[TASK INSTRUCTIONS] Reproduce the passage of the superconductor article verbatim, from "This solution was" up to and including "together, form another.".

[EXCERPT]

● ● ●

A scientist at the US Department of Energy’s Brookhaven National Laboratory has developed a safer, easier, and more environmentally friendly way to create a certain experimental type of superconductor.
This new synthesis process facilitates the study of superconductors, which are already used in medical imaging machines and are expected to improve the efficiency of computer chips, electrical transmission lines and many other devices.
Previously, the only method used to create the superconductor, called sodium cobalt oxyhydrate, required working with volatile and flammable liquids. The production process also created a lot of unwanted chemical waste. Now, Brookhaven chemist Sangmoon Park has devised a cleaner method for synthesising large quantities of the superconductor using plain water.
‘We prepared the superconductor using an alternate route that does not require the special precautions necessary to handle hazardous substances,’ said Park. ‘Also, this method allows us to synthesise large amounts of the material, which will make it easier for us to further analyse its properties.’
Unlike metal and metal-compound superconductors, sodium cobalt oxyhydrate is unusual because it contains water. In 2003 researchers discovered it was the addition of water to the initial cobalt-oxygen compound (cobalt oxide), that induced its superconducting properties.
Because scientists have been looking for ways to turn other metal oxides into superconductors, this discovery, coupled with Park’s safer method of producing the material, may open a door to a new avenue in superconductor research. For example, because common metal-compound superconductors are brittle and cannot be made into certain forms, such as pliable wire, studying water-based superconductors may lead to materials that are less mechanically restrictive.
The present material does have some drawbacks, particularly its tendency to dry out and lose its superconductivity, making it inconvenient to work with. But using Park’s new synthesis method, the researchers plan to look for additional, similar superconductors, such as those that contain lithium, potassium, rubidium, or cesium in place of sodium, to see if they can be produced as efficiently and safely, without the need for special care.
To synthesise the superconductor, Park dissolved a powdery compound made of sodium, sulphur, and oxygen into water, which caused positively charged sodium ions and negatively charged molecules of a sodium-oxygen compound, called sulphate ions, to separate from the original compound.
This solution was then mixed with another compound composed of sodium, cobalt, and oxygen. The resulting reaction, which generated no waste, created the superconducting material. The structure of the material and the precise amounts of these components, particularly the sodium and water, give the material its superconducting properties.
At the molecular level, the superconductor consists of hexagon-shaped layers: The cobalt oxide forms one type of layer, while the sodium and water, together, form another.
To learn about the properties of this configuration, the material was subjected to pressure that altered and distorted the layer structure. Because the material loses moisture easily and must be contained in a wet environment, the pressure was applied after first surrounding the material with a liquid mixture of alcohol and water. The pressure then forced alcohol or water molecules to nestle between the layers, causing them to expand and distort. Adding these extra molecules into the material, which increases the thickness of the sodium/water layers, may further alter its behaviour.
As the pressure was increased, the distortion process was studied using x-ray diffraction at the National Synchrotron Light Source (NSLS) at Brookhaven Lab. Yongjae Lee, also of the Materials Synthesis and Characterization Group, shined x-rays at the material using NSLS beam line X7A and measured how the rays bent as they passed through it.
They found that, even at very low pressures, the structure of the superconductor changed significantly. Now, Park and his colleagues plan to investigate how these structural changes affect the material’s superconductivity.
‘Since the discovery of sodium cobalt oxyhydrate, we’ve been interested in this series of materials that have cobalt oxide layers, and how and why they show superconducting properties, or why they don’t,’ Park said. ‘We plan to look at the rest of the series to understand which ones are superconductors.’

● ● ●

[RECORDS]
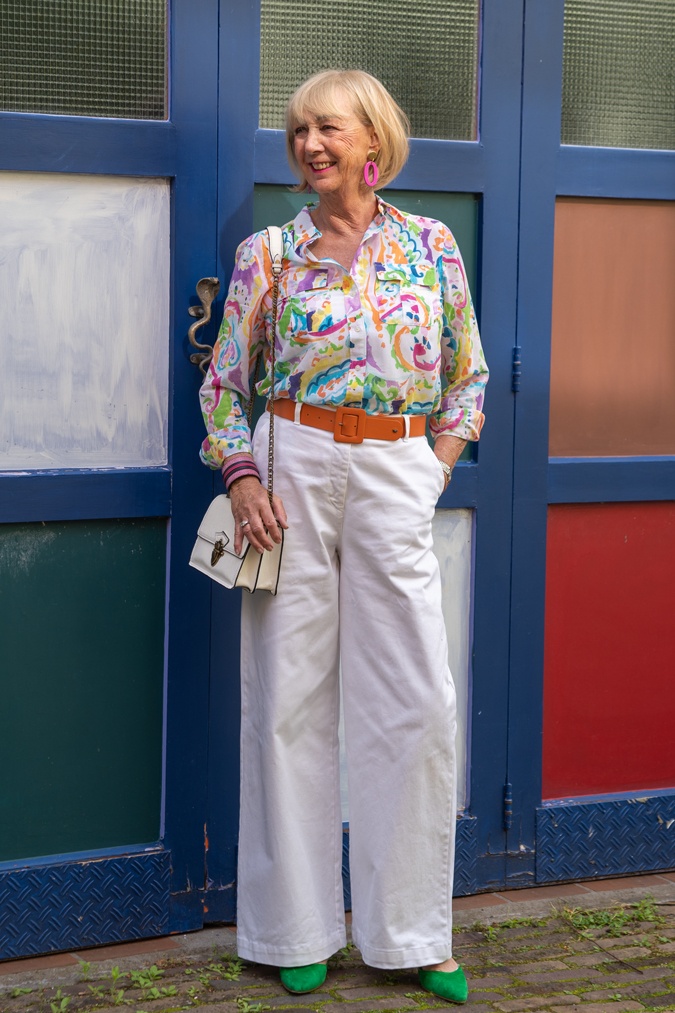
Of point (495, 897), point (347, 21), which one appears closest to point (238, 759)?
point (495, 897)

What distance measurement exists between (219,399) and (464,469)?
86 centimetres

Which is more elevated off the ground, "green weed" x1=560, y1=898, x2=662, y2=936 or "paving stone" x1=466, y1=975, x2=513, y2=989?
"green weed" x1=560, y1=898, x2=662, y2=936

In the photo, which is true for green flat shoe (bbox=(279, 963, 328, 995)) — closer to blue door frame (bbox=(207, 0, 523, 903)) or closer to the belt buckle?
blue door frame (bbox=(207, 0, 523, 903))

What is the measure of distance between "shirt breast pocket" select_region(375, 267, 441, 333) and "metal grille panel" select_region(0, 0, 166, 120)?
2.50ft

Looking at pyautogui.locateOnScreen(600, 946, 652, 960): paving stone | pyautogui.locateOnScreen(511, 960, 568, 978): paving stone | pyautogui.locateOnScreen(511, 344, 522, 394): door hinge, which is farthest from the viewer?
pyautogui.locateOnScreen(511, 344, 522, 394): door hinge

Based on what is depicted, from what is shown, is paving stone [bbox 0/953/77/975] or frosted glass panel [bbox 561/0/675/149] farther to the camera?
frosted glass panel [bbox 561/0/675/149]

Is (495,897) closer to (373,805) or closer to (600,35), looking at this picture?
(373,805)

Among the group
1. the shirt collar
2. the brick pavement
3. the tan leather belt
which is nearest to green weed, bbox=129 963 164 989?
the brick pavement

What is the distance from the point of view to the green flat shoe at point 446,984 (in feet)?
10.7

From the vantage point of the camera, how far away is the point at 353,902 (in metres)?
3.43

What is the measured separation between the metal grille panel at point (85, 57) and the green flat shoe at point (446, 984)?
2229mm

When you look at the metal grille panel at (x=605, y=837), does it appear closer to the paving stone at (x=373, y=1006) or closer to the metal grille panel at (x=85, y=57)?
the paving stone at (x=373, y=1006)

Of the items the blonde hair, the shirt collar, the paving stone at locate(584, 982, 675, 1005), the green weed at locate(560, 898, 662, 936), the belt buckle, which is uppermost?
the blonde hair

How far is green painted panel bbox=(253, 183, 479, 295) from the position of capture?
11.8 feet
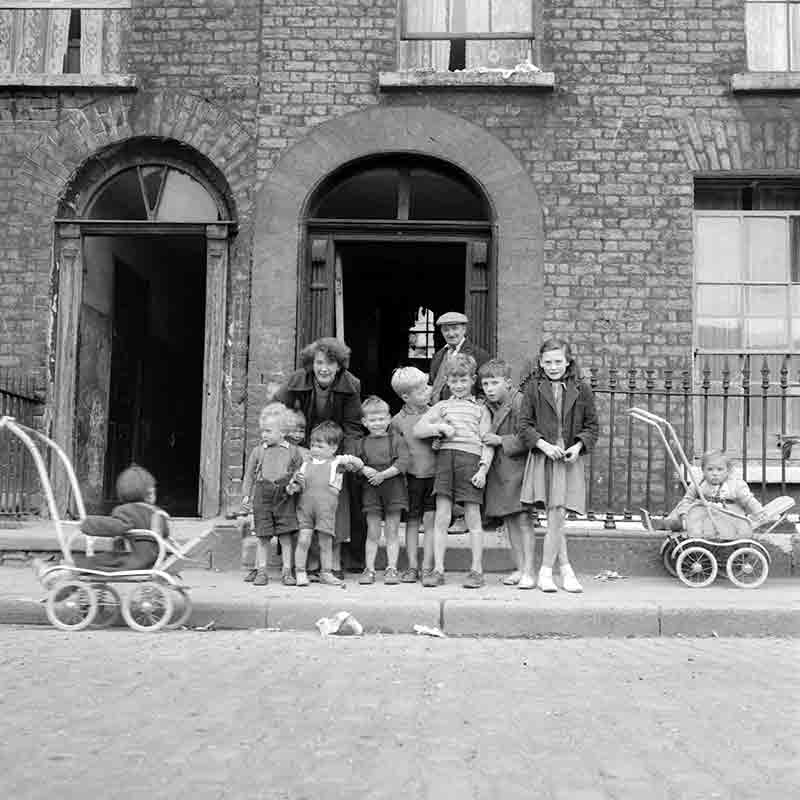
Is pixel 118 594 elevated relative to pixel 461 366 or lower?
lower

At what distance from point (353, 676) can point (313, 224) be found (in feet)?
18.4

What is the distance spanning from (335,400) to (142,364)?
203 inches

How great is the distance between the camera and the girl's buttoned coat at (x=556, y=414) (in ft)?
23.1

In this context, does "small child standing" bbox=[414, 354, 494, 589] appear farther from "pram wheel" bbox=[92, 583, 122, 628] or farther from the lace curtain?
the lace curtain

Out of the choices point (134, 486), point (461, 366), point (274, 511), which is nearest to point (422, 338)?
point (461, 366)

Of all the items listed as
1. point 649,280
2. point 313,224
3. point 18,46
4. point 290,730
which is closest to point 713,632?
point 290,730

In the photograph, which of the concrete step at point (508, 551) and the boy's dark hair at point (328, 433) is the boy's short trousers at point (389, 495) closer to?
the boy's dark hair at point (328, 433)

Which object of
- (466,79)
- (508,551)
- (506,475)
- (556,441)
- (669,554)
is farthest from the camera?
(466,79)

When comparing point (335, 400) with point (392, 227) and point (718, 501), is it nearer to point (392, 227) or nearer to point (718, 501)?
point (392, 227)

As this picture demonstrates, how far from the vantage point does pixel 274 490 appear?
707 cm

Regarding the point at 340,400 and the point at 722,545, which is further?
the point at 340,400

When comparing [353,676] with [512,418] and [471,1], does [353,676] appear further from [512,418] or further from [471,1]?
[471,1]

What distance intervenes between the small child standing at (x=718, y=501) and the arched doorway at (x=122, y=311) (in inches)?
165

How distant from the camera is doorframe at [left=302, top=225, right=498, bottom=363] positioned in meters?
9.42
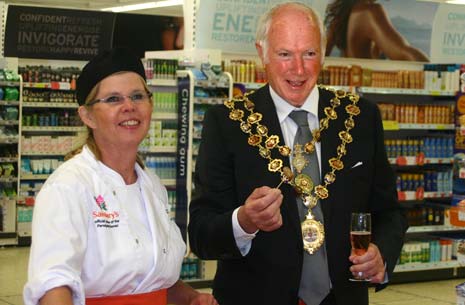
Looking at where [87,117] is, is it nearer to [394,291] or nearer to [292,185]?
[292,185]

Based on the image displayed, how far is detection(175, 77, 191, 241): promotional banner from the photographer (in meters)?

● ● ●

[EXERCISE RESULT]
This solution was then mixed with another compound composed of sodium, cobalt, and oxygen. The resulting reaction, which generated no waste, created the superconducting material. The structure of the material and the precise amounts of these components, particularly the sodium and water, give the material its superconducting properties.
At the molecular level, the superconductor consists of hexagon-shaped layers: The cobalt oxide forms one type of layer, while the sodium and water, together, form another.